Ah, you say, this is nuts, Tegmark just went off the deep end.  Do you really think so?  Artificial intelligence programs have now been developed that are capable of writing artificial intelligence programs.  These programs are given a goal and the capability of learning whatever they have to learn to accomplish that goal.  Programs of this sort are coming up with designs for achieving these goals that no human has ever thought of.  This is not the future; this is now.

These musings lead Tegmark to an interesting question.  What, exactly, is human consciousness?  This is not a new question.  It is as old as philosophy.  But in this context of intelligent systems design, it takes on a new twist.  Military robots are being built today that are capable of making their own decisions about who to kill and who not to kill.  Is it ethical to kill a robot and, if so, under what circumstances?  What an absurd question, you say.  The thing is only metal and plastic and electrical circuits.  Of course it is OK to kill a robot, whether or not it is chasing you down with a murderous glint in its eye.

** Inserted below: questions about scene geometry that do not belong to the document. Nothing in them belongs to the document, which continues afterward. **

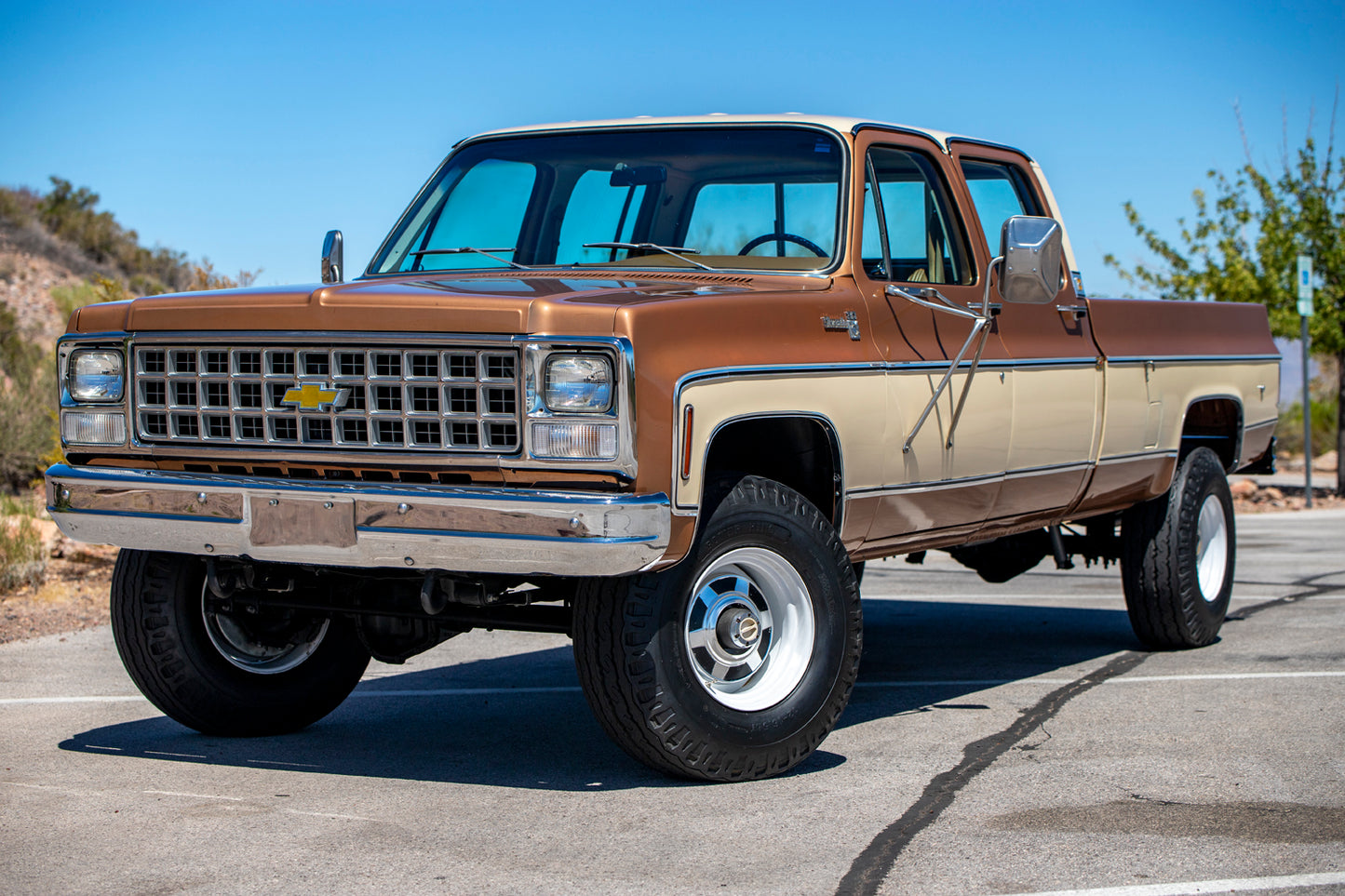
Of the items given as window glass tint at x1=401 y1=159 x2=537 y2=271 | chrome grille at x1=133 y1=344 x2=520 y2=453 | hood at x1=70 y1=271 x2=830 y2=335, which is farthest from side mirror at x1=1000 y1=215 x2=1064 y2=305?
chrome grille at x1=133 y1=344 x2=520 y2=453

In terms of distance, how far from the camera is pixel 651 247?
5758 mm

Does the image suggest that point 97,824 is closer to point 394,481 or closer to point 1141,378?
point 394,481

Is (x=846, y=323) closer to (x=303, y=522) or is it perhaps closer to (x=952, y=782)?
(x=952, y=782)

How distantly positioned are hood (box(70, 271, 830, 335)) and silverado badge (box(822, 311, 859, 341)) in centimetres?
15

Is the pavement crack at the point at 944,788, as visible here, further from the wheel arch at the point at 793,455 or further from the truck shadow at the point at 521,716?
the wheel arch at the point at 793,455

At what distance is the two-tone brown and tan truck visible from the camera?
445 cm

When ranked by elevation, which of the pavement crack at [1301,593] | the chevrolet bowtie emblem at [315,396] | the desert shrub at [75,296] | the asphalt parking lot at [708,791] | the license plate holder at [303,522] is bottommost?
the pavement crack at [1301,593]

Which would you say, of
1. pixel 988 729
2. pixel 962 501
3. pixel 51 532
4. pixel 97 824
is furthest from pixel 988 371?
pixel 51 532

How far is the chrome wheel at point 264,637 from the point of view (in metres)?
5.63

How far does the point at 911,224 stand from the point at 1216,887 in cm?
A: 313

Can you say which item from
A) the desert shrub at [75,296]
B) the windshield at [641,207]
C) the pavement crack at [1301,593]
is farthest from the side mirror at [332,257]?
the desert shrub at [75,296]

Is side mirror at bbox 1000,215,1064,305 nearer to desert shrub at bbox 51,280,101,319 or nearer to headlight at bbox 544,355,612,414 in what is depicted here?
headlight at bbox 544,355,612,414

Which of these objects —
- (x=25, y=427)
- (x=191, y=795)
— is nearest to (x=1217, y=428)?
(x=191, y=795)

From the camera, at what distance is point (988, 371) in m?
6.07
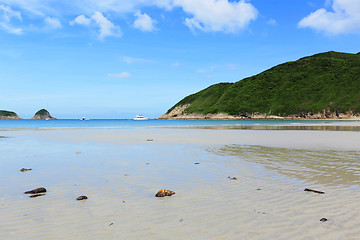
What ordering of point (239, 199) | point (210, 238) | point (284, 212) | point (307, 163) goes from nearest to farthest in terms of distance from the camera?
1. point (210, 238)
2. point (284, 212)
3. point (239, 199)
4. point (307, 163)

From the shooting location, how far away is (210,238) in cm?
571

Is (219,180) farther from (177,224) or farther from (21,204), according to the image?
(21,204)

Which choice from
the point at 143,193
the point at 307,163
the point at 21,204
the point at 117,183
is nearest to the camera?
the point at 21,204

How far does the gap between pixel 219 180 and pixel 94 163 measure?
788cm

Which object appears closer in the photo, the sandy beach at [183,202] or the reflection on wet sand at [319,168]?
the sandy beach at [183,202]

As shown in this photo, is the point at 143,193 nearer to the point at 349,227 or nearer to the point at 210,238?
the point at 210,238

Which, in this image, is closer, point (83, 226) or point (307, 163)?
point (83, 226)

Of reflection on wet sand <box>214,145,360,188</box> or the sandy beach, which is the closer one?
the sandy beach

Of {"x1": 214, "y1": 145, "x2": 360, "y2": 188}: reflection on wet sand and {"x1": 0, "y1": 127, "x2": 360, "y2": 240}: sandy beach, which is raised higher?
{"x1": 0, "y1": 127, "x2": 360, "y2": 240}: sandy beach

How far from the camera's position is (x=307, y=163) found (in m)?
15.0

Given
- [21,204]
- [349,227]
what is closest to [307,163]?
[349,227]

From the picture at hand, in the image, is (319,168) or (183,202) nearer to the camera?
(183,202)

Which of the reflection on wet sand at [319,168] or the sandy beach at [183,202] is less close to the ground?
the sandy beach at [183,202]

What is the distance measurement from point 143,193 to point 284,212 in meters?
4.50
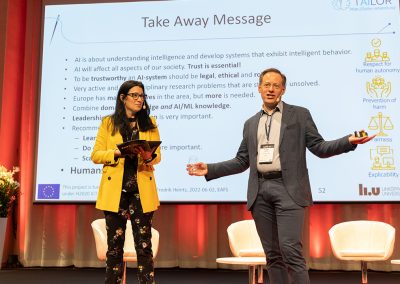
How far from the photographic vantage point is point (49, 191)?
17.7 feet

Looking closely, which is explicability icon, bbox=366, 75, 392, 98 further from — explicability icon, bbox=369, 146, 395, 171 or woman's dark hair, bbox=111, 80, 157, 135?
woman's dark hair, bbox=111, 80, 157, 135

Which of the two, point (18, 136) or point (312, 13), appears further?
point (18, 136)

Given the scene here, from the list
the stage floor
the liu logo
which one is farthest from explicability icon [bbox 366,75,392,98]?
the stage floor

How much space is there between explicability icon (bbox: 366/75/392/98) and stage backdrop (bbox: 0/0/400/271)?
3.86ft

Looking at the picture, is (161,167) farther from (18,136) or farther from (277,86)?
(277,86)

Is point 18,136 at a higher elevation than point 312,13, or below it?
below

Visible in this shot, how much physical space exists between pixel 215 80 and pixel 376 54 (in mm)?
1609

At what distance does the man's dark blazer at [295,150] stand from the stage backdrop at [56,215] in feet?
9.55

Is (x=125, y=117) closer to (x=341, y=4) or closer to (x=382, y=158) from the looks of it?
(x=382, y=158)

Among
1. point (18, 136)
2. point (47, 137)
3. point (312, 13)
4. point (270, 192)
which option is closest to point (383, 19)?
point (312, 13)

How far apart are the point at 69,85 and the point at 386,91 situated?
3248mm

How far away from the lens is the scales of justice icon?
5035 millimetres

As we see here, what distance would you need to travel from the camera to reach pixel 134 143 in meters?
2.72

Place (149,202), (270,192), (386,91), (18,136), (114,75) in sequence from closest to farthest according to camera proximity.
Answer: (270,192) → (149,202) → (386,91) → (114,75) → (18,136)
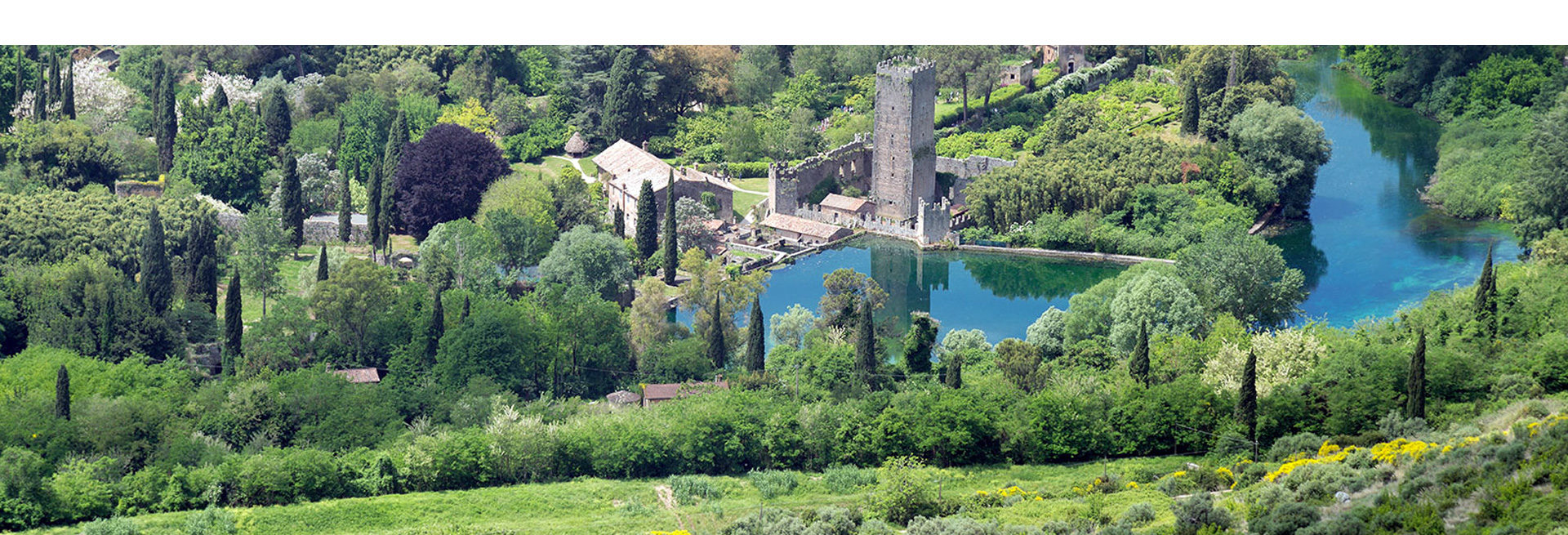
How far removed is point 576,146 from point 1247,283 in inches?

But what if that robot has emotions?  That's ridiculous, you say.  Robots don't have emotions. 

But there are artificial intelligence researchers at work right now who are working to enable robots to detect and respond to human emotions and, in time, it is quite likely that it will be impossible to distinguish their reactions to those of humans who have emotions.  It may be up to us to determine whether Life 3.0 has emotions.  Or maybe not.  Maybe the machines that design Life 3.0 will make that decision.

Do I have you yet?  Will you buy the book?  I have only given you a little taste of what is in it.